O que se pede: Continue o texto sobre Marcel logo após a última frase apresentada.

Texto de estudo:

"""

Anteriormente fui bem culpado; reneguei Deus, prejudiquei meu semelhante, mas
expiei cruelmente, primeiro no mundo espiritual e depois na Terra. Os meus
sofrimentos de alguns anos apenas, nesta última encarnação, suportei-os eu
anteriormente por toda uma existência que ralou pela extrema velhice. Por meu
arrependimento reconquistei a graça do Senhor, o qual me confiou muitas
missões, inclusive a última, que bem conheceis. E fui eu quem as solicitou,
para terminar a minha depuração.
Adeus,
amigos; tornarei algumas vezes. A minha missão é de consolar, e não de
instruir. Há, porém, aqui muitas pessoas cujas feridas jazem ocultas, e essas
terão prazer com a minha presença.
Marcel..
Instruções
do guia do médium: Pobrezinho sofredor, definhado, ulceroso e disforme! Nesse
asilo de misérias e lágrimas, quantos gemidos exalados! E como era resignado...
e como a sua alma lobrigava já então o termo dos sofrimentos, apesar da tenra
idade! No além-túmulo, pressentia a recompensa de tantos gemidos abafados, e
esperava! E como orava também por aqueles que não tinham resignação no
sofrimento, pelos que trocavam preces por blasfêmias!
Foi-lhe
lenta a agonia, mas terrível não lhe foi a hora do trespasse; certo, os membros
convulsos contorciam-se, oferecendo aos assistentes o espetáculo de um corpo
disforme a revoltar-se contra a sorte, nessa lei da carne que a todo o custo
quer viver; mas, um anjo bom lhe pairava por sobre o leito mortuário e
cicatrizava-lhe o coração. Depois, esse anjo arrebatou nas asas brancas essa
alma tão bela a escapar-se de tão horripilante corpo, e foram estas as palavras
pronunciadas: "Glória a vós, Senhor, meu Deus!" E a alma subiu ao
Todo-Poderoso, feliz, e exclamou: "Eis-me aqui, Senhor; destes-me por
missão exemplificar o sofrimento... terei suportado dignamente a
provação?"

"""

Entradas salvas:

"""

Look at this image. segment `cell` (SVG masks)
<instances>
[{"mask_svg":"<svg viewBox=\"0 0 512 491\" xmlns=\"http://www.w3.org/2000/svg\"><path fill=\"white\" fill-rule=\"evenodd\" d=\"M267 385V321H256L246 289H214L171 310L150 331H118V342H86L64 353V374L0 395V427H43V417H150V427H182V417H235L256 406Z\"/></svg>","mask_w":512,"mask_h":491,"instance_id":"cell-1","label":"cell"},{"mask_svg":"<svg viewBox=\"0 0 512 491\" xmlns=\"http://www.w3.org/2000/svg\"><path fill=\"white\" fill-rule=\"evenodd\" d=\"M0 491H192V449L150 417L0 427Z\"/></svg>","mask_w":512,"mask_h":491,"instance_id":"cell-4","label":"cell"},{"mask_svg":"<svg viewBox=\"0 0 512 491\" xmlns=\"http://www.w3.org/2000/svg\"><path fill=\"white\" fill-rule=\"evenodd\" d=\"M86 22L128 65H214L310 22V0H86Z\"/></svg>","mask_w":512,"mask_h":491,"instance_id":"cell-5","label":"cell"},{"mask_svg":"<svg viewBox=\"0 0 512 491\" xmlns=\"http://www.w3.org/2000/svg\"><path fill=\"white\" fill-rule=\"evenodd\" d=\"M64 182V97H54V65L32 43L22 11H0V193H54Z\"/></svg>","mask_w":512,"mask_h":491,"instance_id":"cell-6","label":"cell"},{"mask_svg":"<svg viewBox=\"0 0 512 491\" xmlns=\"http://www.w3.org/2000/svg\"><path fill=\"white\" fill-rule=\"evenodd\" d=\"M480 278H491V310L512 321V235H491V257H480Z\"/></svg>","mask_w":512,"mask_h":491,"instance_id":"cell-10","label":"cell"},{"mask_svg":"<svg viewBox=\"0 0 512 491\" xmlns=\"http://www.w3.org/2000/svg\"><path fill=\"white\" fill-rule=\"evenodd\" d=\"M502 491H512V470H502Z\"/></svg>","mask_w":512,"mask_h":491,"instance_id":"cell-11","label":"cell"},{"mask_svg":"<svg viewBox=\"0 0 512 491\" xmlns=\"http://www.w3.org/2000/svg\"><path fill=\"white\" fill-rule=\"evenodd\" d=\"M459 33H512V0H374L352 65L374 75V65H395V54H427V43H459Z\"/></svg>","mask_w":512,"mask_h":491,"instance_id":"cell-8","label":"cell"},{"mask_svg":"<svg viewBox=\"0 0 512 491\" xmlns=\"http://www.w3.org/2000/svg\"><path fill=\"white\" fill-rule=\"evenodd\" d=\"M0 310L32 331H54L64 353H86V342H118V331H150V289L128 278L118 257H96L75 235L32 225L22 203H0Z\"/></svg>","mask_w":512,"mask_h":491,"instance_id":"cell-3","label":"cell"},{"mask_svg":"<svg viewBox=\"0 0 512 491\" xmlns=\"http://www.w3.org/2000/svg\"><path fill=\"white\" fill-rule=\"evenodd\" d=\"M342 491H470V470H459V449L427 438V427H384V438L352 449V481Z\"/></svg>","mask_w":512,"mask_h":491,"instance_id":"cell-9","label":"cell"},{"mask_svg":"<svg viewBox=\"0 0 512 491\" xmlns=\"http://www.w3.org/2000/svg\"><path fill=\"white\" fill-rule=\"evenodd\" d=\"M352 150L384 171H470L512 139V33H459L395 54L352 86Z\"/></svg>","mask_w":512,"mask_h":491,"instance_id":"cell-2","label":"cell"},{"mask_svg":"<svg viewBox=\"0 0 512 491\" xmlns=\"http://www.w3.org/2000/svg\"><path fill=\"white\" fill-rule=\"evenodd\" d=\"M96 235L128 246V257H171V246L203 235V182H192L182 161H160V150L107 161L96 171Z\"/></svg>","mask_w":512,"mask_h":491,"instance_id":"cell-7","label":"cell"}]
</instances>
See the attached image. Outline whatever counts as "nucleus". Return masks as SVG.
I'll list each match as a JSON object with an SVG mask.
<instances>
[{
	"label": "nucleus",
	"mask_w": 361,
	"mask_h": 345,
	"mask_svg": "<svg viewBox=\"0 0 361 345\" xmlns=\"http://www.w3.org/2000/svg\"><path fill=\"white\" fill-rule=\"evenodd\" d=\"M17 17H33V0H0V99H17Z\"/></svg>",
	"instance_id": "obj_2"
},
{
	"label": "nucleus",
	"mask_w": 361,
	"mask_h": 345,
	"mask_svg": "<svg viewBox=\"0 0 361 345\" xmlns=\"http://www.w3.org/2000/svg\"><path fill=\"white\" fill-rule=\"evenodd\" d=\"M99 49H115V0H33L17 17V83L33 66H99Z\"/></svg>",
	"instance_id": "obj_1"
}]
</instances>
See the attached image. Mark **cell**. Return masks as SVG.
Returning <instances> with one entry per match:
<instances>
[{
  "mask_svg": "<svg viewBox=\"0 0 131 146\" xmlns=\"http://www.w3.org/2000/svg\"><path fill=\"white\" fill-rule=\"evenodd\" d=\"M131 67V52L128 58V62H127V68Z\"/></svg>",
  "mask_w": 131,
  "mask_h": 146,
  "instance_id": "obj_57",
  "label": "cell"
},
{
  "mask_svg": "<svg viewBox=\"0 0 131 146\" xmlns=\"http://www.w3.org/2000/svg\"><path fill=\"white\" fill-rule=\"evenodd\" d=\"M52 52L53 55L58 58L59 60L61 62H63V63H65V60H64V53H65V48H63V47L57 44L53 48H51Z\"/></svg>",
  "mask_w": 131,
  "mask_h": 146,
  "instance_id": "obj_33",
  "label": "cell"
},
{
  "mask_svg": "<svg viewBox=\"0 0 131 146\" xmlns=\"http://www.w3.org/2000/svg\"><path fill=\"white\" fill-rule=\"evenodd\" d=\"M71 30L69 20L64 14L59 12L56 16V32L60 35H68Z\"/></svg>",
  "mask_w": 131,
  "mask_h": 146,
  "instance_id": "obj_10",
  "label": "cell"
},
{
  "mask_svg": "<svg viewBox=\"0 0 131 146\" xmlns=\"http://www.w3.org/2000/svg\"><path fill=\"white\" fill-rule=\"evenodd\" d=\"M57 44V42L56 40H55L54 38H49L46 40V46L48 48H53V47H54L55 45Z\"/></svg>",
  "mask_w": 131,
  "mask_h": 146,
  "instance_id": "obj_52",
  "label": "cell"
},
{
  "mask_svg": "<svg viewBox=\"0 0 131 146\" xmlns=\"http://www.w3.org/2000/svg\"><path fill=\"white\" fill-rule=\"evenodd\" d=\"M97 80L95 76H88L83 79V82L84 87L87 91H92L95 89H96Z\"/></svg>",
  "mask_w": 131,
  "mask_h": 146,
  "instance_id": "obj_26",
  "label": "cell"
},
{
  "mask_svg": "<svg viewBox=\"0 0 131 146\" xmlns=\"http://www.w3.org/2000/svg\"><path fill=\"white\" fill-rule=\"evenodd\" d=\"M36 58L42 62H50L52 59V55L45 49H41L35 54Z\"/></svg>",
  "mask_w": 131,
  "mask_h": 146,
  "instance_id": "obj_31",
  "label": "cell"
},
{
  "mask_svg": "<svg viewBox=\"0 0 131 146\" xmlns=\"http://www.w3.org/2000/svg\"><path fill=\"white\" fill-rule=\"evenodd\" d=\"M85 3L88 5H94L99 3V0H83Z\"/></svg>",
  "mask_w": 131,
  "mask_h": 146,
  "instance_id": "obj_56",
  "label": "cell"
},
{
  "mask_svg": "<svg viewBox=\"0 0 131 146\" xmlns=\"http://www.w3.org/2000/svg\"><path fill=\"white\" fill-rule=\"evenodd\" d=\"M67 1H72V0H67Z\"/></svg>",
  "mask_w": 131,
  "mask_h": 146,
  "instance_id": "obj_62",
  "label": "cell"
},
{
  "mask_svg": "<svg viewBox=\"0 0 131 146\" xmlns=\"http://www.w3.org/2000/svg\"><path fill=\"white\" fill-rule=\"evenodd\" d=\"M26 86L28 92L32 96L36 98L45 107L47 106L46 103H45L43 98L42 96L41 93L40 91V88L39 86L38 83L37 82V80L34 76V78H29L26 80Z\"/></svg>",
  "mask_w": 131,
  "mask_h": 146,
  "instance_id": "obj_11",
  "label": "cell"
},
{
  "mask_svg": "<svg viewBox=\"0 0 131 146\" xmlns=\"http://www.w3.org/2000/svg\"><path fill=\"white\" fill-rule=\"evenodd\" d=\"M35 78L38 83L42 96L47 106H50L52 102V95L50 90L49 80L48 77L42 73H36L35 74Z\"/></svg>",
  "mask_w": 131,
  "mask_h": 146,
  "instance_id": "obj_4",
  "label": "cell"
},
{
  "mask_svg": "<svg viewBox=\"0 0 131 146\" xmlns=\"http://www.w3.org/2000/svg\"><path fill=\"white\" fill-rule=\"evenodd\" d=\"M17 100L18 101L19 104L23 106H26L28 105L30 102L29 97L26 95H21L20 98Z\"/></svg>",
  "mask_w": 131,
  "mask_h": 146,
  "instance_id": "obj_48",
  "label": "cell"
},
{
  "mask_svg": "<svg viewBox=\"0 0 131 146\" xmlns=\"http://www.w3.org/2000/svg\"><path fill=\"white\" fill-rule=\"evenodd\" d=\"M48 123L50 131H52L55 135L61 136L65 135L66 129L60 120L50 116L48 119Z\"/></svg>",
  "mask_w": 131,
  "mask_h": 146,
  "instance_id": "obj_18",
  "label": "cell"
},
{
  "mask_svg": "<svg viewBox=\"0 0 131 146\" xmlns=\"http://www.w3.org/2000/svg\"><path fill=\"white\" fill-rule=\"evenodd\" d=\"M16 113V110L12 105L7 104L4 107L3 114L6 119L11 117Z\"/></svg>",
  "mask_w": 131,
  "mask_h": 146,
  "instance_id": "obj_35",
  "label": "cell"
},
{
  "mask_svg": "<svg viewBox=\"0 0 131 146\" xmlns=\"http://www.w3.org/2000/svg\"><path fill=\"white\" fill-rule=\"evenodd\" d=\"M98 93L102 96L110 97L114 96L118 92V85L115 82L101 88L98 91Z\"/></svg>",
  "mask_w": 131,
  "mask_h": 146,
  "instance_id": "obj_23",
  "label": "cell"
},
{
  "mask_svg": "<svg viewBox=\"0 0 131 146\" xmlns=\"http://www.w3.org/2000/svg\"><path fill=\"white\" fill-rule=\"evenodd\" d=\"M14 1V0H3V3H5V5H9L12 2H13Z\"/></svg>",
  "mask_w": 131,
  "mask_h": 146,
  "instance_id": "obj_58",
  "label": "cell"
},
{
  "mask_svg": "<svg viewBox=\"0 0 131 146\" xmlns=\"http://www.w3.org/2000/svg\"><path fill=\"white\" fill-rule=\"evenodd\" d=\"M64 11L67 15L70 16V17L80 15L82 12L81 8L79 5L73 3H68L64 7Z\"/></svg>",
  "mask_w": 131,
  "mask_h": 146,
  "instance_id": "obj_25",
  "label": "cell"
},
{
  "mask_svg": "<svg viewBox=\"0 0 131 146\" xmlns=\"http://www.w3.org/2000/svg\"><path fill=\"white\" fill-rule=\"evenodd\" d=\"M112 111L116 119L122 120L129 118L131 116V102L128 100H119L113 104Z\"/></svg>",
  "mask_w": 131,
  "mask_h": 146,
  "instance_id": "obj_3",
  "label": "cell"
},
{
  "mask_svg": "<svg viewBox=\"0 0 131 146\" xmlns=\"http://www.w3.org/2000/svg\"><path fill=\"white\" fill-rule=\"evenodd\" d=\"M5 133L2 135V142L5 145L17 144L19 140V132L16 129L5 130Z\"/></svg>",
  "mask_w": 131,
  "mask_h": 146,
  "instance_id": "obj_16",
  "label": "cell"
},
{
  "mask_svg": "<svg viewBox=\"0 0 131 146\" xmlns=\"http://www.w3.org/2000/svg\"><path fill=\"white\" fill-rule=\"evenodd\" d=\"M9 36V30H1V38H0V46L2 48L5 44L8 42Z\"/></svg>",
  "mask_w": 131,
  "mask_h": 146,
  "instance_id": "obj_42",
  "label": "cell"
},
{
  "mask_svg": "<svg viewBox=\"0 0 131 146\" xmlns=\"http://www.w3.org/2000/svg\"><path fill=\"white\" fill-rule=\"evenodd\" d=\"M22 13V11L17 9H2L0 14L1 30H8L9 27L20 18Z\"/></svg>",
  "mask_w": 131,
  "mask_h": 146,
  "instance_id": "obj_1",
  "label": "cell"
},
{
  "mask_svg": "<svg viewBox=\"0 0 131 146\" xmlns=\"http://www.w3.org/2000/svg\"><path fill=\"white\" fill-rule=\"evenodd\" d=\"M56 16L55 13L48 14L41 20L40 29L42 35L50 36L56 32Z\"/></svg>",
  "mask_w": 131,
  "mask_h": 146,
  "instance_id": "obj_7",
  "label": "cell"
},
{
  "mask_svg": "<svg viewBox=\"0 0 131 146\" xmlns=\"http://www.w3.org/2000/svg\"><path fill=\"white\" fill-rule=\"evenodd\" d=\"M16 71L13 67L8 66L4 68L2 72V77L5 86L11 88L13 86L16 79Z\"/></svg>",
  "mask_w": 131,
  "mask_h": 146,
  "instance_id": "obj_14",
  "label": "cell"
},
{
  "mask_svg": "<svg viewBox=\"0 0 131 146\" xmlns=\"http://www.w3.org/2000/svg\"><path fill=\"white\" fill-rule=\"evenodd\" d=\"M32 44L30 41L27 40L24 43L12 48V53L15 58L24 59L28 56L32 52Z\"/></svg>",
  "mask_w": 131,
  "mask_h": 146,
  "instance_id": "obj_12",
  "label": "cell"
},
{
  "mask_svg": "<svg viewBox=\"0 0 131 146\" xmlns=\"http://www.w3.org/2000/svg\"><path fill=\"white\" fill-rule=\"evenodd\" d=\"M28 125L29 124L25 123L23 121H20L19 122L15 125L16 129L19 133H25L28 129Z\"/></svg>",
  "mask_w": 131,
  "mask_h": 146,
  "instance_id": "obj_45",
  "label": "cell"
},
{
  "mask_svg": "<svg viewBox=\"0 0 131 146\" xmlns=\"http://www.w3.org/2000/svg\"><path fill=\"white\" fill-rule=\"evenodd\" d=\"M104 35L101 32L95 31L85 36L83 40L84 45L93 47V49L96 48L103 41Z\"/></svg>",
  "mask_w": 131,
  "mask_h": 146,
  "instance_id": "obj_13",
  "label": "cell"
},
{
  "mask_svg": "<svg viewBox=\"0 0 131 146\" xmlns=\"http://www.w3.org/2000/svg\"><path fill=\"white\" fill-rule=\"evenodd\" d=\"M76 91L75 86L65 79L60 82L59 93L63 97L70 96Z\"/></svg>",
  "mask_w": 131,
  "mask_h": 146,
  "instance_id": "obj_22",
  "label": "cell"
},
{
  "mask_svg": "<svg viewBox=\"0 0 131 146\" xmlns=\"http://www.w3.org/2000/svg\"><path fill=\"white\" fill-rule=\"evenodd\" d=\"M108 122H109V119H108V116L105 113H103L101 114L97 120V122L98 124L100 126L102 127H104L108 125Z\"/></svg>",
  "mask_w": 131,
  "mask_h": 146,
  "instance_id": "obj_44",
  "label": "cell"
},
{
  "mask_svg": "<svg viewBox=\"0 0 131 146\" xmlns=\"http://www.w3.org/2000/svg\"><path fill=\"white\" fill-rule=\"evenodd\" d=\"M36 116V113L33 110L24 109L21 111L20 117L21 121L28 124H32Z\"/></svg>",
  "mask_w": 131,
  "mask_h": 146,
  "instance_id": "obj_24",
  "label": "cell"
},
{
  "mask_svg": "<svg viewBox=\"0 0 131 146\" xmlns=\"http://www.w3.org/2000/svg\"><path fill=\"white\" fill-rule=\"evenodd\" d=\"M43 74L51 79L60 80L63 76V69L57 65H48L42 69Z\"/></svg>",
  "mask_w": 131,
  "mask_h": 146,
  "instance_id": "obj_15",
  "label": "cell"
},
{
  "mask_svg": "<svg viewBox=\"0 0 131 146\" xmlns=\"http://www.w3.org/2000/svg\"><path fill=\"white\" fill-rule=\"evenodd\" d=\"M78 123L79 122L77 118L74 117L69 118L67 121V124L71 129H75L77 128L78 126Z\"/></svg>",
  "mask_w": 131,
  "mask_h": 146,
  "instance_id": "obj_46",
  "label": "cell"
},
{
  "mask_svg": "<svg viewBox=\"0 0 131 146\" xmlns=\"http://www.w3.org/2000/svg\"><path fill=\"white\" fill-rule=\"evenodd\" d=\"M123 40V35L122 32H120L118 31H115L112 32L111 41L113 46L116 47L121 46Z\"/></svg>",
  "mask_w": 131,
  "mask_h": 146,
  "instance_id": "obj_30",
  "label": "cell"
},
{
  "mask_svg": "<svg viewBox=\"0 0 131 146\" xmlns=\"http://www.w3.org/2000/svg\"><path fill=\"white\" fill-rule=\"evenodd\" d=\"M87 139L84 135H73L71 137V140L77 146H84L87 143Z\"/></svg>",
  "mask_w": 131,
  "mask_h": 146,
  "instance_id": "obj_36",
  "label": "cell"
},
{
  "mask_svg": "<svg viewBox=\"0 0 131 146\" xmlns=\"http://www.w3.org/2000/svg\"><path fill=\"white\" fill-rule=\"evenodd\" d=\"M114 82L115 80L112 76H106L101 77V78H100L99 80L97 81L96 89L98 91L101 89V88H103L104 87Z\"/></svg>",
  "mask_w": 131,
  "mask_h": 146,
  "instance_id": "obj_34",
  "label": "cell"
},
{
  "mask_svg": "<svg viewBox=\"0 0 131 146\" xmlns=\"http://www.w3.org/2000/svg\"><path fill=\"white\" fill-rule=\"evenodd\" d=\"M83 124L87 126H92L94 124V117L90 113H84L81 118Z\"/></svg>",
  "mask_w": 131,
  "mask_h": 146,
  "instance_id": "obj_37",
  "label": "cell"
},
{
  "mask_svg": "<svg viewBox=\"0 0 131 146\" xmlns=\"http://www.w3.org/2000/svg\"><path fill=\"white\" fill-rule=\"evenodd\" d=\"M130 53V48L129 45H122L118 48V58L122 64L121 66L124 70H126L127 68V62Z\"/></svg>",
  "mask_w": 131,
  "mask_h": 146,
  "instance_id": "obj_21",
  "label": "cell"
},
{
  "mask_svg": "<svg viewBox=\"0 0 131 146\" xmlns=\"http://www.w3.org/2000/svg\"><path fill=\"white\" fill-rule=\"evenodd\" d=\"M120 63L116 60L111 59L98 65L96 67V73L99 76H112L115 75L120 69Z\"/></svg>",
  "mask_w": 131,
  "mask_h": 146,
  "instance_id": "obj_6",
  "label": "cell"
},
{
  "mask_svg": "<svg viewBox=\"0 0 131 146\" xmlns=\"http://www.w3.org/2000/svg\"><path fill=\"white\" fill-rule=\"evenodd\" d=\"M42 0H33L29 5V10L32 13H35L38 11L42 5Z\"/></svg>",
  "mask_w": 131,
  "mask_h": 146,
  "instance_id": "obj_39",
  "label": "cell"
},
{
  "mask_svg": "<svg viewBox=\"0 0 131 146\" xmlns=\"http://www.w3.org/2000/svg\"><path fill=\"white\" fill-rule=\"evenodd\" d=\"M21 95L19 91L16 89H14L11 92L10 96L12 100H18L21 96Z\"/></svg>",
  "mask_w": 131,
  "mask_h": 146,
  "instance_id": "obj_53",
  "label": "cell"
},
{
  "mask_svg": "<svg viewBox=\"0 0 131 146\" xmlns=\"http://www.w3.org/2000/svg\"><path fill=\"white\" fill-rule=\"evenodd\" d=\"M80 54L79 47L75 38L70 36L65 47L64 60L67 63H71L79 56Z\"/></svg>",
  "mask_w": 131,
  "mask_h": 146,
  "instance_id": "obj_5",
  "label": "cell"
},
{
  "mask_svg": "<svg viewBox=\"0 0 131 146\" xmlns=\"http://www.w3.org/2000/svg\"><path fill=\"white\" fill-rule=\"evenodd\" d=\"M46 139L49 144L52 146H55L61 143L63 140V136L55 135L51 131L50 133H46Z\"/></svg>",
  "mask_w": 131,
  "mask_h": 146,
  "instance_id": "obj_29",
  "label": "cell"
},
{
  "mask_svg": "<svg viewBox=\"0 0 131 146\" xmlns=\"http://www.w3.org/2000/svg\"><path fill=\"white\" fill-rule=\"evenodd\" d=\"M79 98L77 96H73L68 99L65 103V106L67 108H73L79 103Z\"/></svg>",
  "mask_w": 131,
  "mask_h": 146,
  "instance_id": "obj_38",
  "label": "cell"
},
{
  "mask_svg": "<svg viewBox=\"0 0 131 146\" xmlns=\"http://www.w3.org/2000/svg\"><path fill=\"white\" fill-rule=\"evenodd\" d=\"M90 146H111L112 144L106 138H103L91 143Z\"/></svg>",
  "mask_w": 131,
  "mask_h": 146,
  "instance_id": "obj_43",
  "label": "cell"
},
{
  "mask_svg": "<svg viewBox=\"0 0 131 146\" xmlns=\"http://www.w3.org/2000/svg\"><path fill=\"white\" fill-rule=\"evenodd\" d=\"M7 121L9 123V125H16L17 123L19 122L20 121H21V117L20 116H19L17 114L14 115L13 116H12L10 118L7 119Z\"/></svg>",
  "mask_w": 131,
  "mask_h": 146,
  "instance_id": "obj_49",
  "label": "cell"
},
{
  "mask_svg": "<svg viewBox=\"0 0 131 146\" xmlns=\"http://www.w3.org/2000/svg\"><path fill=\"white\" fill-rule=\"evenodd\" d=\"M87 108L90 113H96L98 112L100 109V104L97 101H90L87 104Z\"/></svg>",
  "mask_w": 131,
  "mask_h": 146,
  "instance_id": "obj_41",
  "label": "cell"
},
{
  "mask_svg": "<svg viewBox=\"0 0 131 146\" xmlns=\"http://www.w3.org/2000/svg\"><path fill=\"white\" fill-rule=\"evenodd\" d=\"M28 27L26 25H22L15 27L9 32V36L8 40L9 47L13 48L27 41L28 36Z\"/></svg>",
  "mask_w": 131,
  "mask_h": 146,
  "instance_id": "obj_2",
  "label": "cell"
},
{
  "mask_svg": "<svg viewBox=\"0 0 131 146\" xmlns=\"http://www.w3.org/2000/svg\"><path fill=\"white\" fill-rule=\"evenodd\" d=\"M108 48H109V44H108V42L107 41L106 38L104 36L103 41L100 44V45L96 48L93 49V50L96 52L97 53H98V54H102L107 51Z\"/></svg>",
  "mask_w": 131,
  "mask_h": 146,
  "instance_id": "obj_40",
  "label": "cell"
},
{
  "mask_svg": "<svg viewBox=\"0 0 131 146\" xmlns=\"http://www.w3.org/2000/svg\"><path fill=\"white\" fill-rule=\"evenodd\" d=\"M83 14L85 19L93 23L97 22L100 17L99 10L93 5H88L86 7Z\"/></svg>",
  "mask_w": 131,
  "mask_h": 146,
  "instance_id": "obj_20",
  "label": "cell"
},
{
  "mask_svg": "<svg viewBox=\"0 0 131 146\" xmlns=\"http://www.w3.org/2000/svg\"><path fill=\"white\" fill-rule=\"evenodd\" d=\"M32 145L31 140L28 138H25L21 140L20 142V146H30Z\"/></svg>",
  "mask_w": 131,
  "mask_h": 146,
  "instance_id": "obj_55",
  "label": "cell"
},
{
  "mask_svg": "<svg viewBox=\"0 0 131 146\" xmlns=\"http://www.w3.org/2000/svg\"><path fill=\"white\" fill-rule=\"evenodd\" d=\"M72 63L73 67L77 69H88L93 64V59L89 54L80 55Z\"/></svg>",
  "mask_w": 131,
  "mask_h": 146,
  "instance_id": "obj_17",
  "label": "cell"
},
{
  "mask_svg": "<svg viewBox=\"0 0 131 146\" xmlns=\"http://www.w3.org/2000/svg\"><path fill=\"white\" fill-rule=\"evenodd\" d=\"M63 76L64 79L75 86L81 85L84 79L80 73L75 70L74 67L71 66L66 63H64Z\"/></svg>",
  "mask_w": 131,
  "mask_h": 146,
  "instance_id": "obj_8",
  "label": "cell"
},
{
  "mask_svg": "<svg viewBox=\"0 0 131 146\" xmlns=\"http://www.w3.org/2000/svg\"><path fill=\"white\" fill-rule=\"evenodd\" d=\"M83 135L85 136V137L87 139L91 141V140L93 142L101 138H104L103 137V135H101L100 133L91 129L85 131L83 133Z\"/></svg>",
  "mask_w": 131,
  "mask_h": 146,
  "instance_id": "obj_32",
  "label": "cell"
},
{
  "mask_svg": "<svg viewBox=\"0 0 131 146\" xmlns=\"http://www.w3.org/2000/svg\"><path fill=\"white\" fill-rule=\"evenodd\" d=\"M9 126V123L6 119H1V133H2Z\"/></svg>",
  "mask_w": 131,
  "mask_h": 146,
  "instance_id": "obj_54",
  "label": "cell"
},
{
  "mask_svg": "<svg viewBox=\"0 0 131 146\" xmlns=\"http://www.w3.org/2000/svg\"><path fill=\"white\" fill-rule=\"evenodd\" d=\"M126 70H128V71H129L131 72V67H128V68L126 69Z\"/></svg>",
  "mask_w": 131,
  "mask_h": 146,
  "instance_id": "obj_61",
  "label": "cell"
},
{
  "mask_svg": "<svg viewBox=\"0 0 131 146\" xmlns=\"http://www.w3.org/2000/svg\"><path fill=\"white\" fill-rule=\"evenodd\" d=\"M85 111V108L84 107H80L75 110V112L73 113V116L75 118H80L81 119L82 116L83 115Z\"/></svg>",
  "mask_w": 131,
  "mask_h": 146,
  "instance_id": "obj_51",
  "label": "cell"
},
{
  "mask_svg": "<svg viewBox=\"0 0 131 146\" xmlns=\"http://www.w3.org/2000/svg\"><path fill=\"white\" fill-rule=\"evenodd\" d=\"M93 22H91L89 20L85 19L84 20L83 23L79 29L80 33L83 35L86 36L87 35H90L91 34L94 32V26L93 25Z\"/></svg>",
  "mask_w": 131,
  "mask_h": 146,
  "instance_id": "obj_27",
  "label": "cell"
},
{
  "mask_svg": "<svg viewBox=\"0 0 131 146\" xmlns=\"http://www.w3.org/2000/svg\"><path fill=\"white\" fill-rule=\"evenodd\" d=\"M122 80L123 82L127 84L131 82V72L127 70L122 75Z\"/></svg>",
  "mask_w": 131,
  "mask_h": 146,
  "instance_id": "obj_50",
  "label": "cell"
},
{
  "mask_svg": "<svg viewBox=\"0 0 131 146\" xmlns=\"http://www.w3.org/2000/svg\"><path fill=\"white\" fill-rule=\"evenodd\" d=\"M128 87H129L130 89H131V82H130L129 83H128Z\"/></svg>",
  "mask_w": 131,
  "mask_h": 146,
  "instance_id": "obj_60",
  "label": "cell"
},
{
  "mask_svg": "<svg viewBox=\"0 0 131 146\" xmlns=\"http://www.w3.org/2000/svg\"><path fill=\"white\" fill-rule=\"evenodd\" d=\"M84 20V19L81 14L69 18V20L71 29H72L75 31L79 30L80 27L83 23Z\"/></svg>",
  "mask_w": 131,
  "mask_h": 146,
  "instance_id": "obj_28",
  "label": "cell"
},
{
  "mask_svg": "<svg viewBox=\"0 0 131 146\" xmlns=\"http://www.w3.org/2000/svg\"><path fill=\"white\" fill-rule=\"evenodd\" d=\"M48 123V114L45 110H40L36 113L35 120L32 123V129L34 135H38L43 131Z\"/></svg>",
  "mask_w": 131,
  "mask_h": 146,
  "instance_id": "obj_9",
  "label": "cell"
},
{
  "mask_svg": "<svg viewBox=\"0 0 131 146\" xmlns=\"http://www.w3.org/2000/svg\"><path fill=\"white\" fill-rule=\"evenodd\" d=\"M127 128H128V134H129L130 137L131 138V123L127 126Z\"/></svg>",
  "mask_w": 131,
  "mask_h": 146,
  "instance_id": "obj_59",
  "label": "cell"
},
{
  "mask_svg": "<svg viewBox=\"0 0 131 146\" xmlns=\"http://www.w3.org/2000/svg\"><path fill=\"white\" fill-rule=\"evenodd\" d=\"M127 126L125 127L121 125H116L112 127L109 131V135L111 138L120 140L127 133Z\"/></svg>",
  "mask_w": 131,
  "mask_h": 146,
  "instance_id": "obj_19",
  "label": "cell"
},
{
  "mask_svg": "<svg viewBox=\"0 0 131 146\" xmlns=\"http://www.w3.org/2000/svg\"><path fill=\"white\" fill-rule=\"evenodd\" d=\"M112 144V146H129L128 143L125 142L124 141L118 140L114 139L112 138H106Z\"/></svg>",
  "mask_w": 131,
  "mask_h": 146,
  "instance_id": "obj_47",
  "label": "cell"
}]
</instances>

"""

Resposta escrita:
Hoje,
o Espírito da pobre criança avulta, paira no Espaço, vai do fraco ao humilde, e
a todos diz: - Esperança e coragem. Livre de todas as impurezas da matéria, ele
aí está junto de vós a falar-vos, a dizer-vos não mais com essa voz fraca e
lastimosa, porém agora firme: "Todos que me observaram, viram que a
criança não murmurava; hauriram nesse exemplo a calma para os seus males e seus
corações se tonificaram na suave confiança em Deus, que outro não era o fim da
minha curta passagem pela Terra."
Santo
Agostinho.
QUESTÕES
PARA ESTUDO
1)
Vimos como Marcel era inteligente e como suas palavras eram edificantes. De
onde ele surgiu semelhante sabedoria, sentimentos?
2)
Qual a finalidade com que Marcel compareceu à Sociedade de Paris?
3)
Qual a missão do Espiritismo?
4)
Qual foi o objetivo da curta passagem de Marcel pela Terra?
Conclusão:
1)
Ele não poderia ter aprendido no meio onde foi educado e, aliás, na idade em
que ele começou a sofrer, não podia ainda compreender nenhum raciocínio; eram,
pois, inatas nele.
2)
Que a voz dele se estendesse para atingir todos os corações; para lembrar que a
agonia da Terra prepara as alegrias do céu, e que o sofrimento não é senão a
casca amarga de um fruto agradável que dá a coragem e a resignação. Dizer que
sobre o catre onde geme a miséria, estão os enviados de Deus, cuja missão é
ensinar a Humanidade que não há dor que não se possa suportar com a ajuda do
Todo Poderoso e dos bons Espíritos. Dizer para escutar os lamentos se misturando
às preces e compreender a harmonia piedosa, tão diferente dos acentos
culpados do lamento se misturando às blasfêmias.
3)
Ajudar àqueles que se encarnaram entre nós para aprenderem a sofrer. O
Espiritismo será o esteio indicador; terão o exemplo e a voz; será então que os
lamentos serão mudados em exclamações de contentamento e em pranto de alegria.
4)
Aqueles que o viram, olharam a criança que não murmurava; hauriram a calma para
os seus males, e os seus corações se fortaleceram na doce confiança em Deus;
esse foi o objetivo da sua curta passagem pela Terra.